Atitudes em face da morte

24/01/2020 0 Por Carlos Joaquim
Nosso mundo hedonista e gozador da vida de nada tem maior temor do que da morte. Só o pensar nela aterroriza-o, estraga todos seus prazeres. Entretanto, dela ninguém escapa.
Este é o tema que Peter Kwasniewski — escritor católico, autor, palestrante, editor, publicista e compositor — desenvolve em seu interessante artigo publicado no Life Site News sob o sugestivo título: Monges católicos revelam como se preparam para a morte em um mosteiro.

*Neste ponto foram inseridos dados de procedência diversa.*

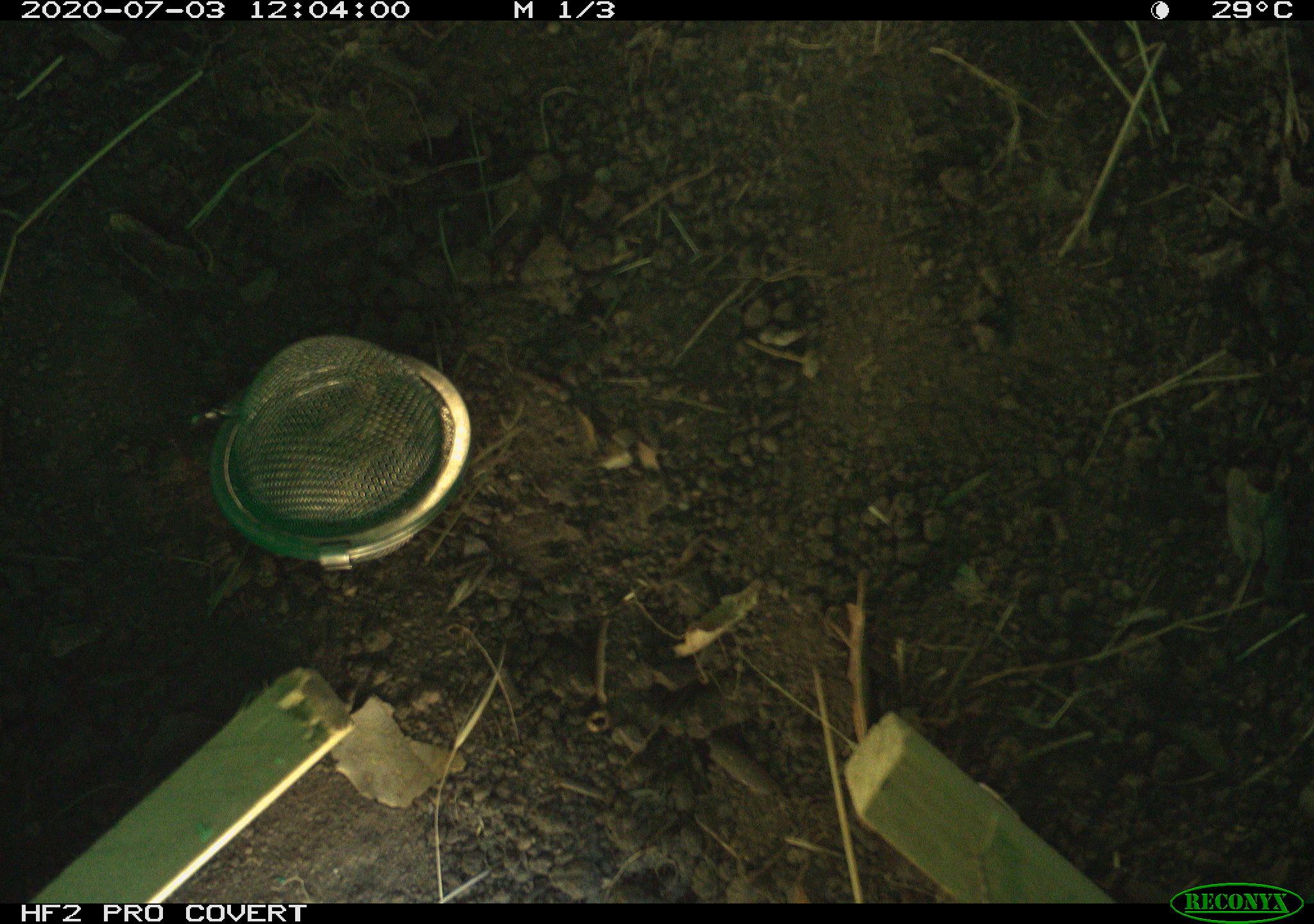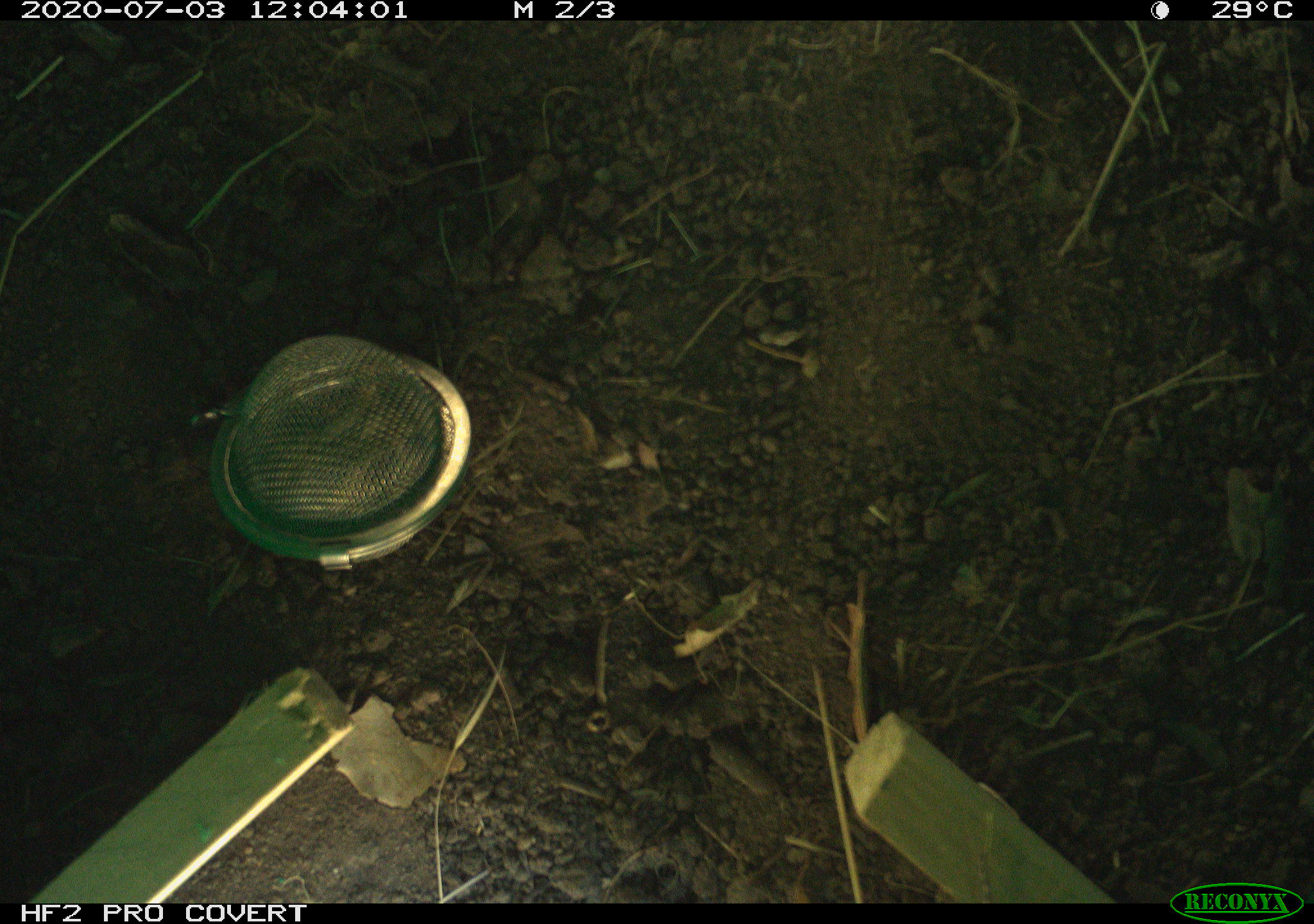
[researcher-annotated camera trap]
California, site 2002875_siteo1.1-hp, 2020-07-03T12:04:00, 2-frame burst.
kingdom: Animalia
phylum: Chordata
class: Reptilia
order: Squamata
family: Phrynosomatidae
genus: Sceloporus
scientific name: Sceloporus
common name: spiny lizards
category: sceloporus species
Sceloporus species (spiny lizards) (Sceloporus).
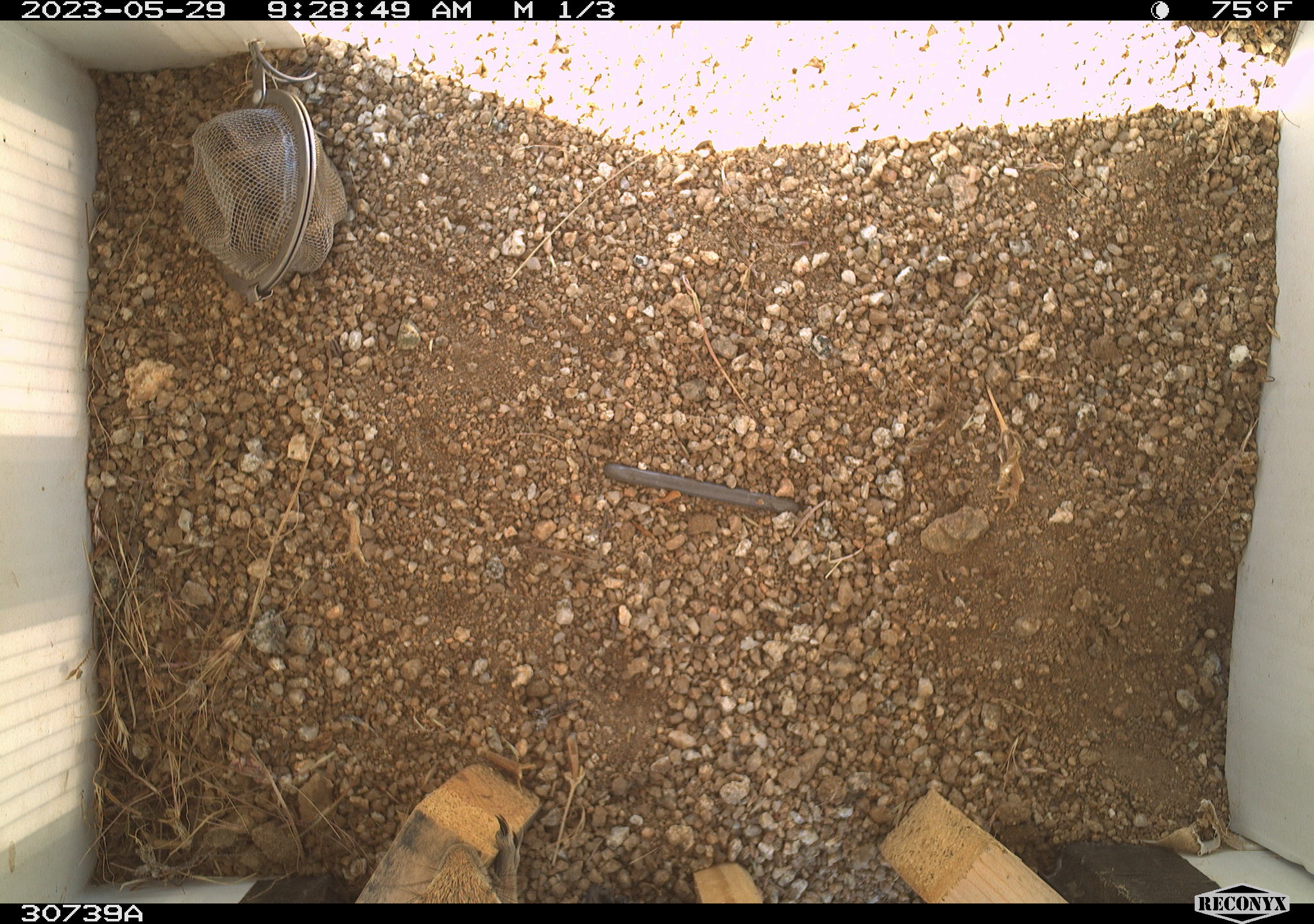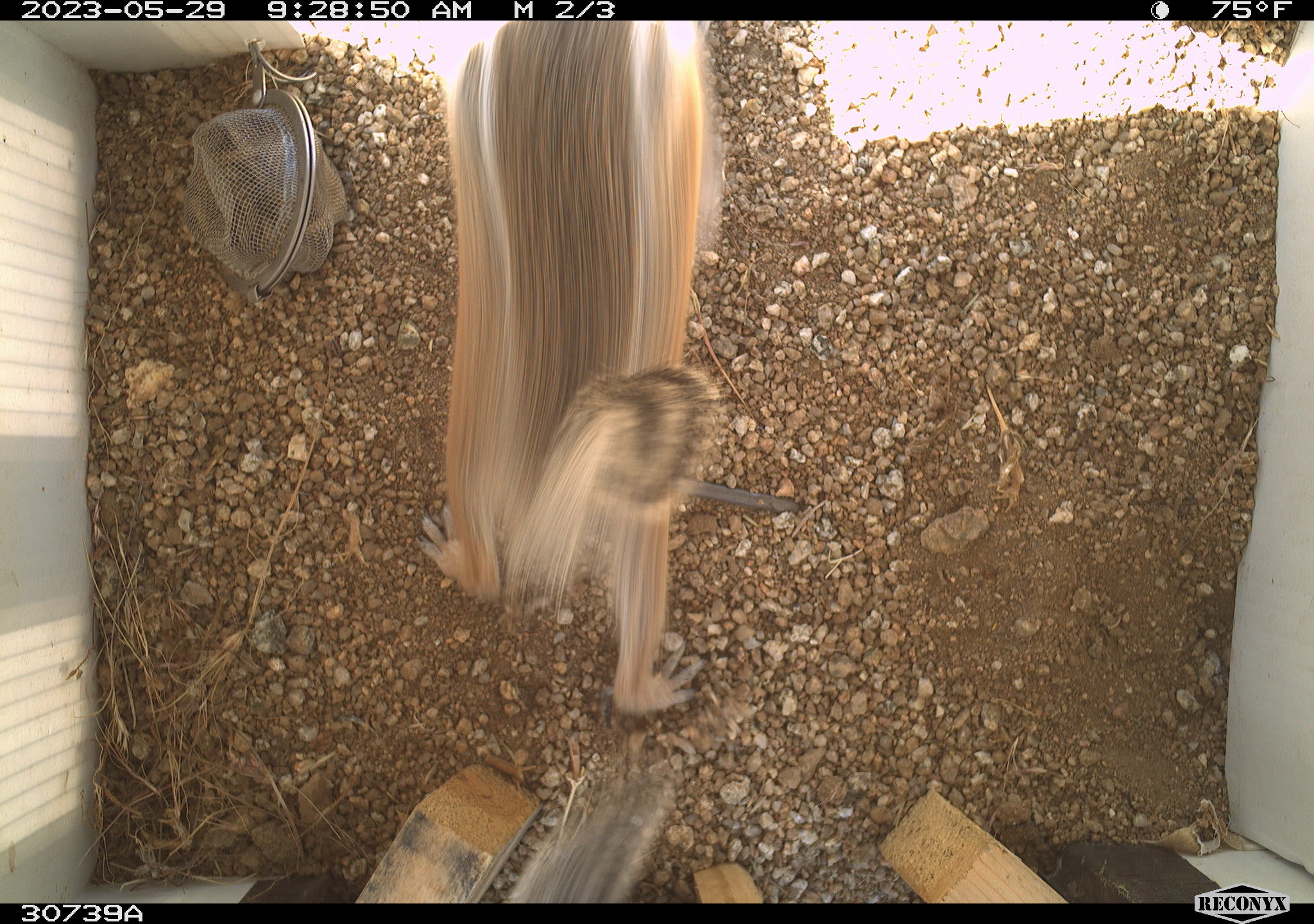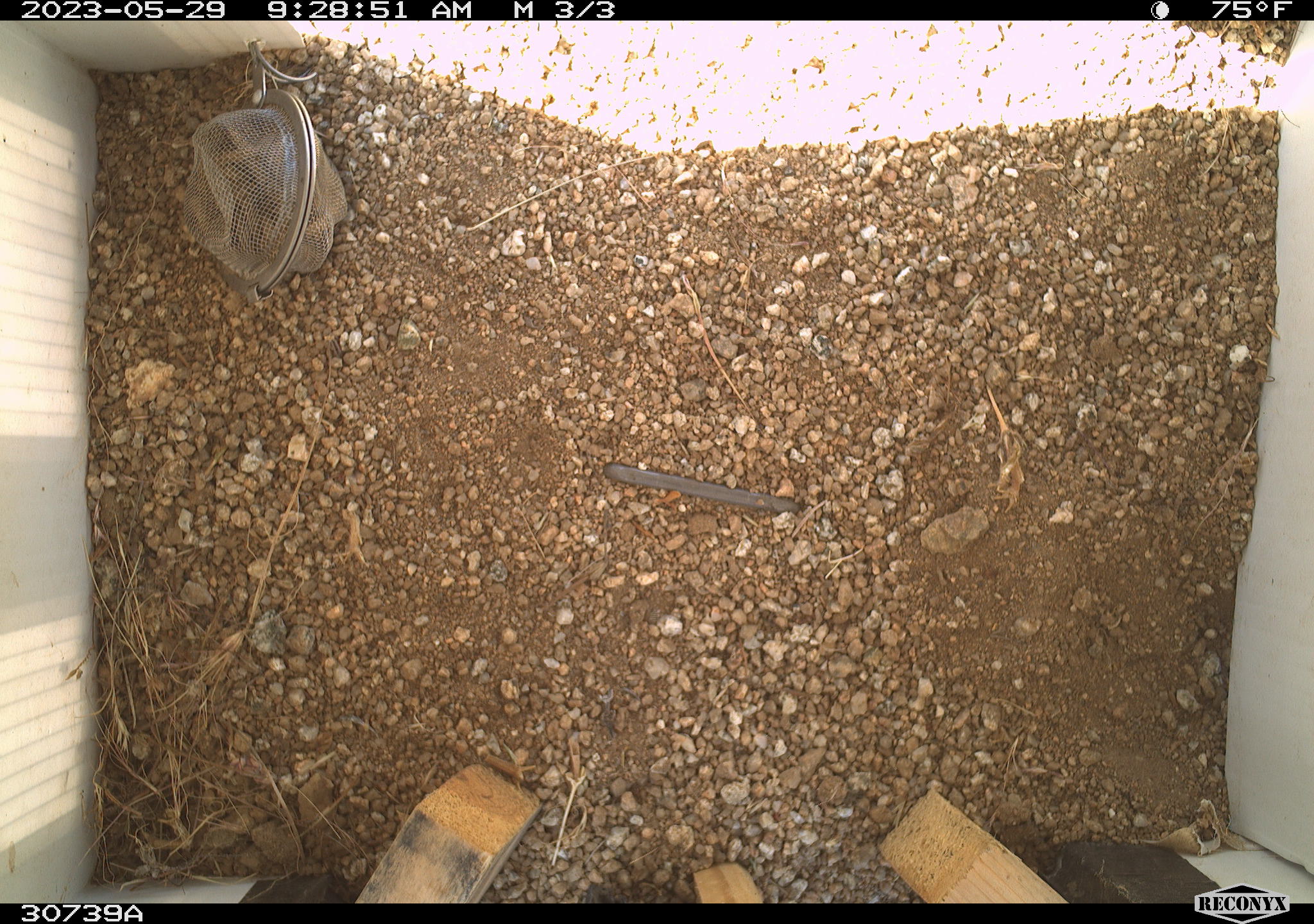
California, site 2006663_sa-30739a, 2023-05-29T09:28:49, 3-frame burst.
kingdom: Animalia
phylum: Chordata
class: Mammalia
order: Rodentia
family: Sciuridae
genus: Ammospermophilus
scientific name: Ammospermophilus leucurus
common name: white-tailed antelope squirrel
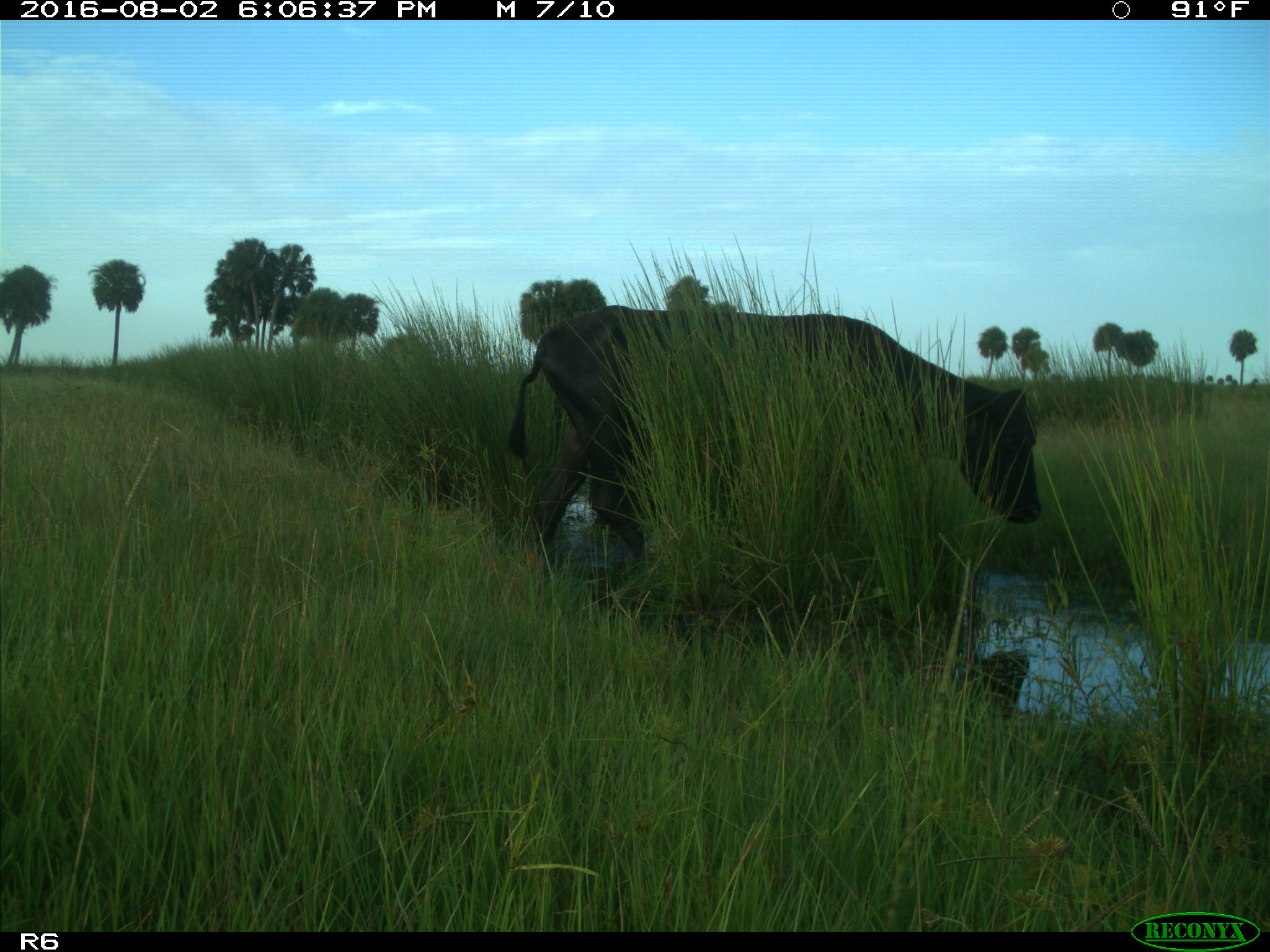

Kwasniewski [foto ao lado] começa falando com muita propriedade de uma das pragas de nosso tempo, a tão propalada eutanásia: “Uma prática antes considerada abominável — na verdade, simplesmente uma forma de assassinato a sangue frio daqueles que são mais vulneráveis ​​e mais merecedores de nossa atenção e carinho amorosos — está sendo promovida como a melhor maneira de ‘tirar alguém de sua miséria’, assim como um cavalo manco ou um animal de estimação frágil é ‘abatido’ pelo veterinário […]. Em vez de enfrentarmos a morte como sendo uma passagem purificadora para a vida eterna, tentamos mercantilizá-la como uma forma final de paliativo”.
Ele concorda que o medo da morte é natural, pois o próprio Filho de Deus o teve. Entretanto, escondê-la ou ignorá-la não adianta, além de ir contra o que diz a Sagrada Escritura: “Pensa nos teus novíssimos e não pecarás eternamente” (Ecl. 7, 40). Sabemos que os “novíssimos” são as últimas coisas que irremediavelmente nos acontecerão: a morte, à qual sucederão o juízo particular e — conforme nós tivermos vivido — o inferno ou o paraíso para sempre.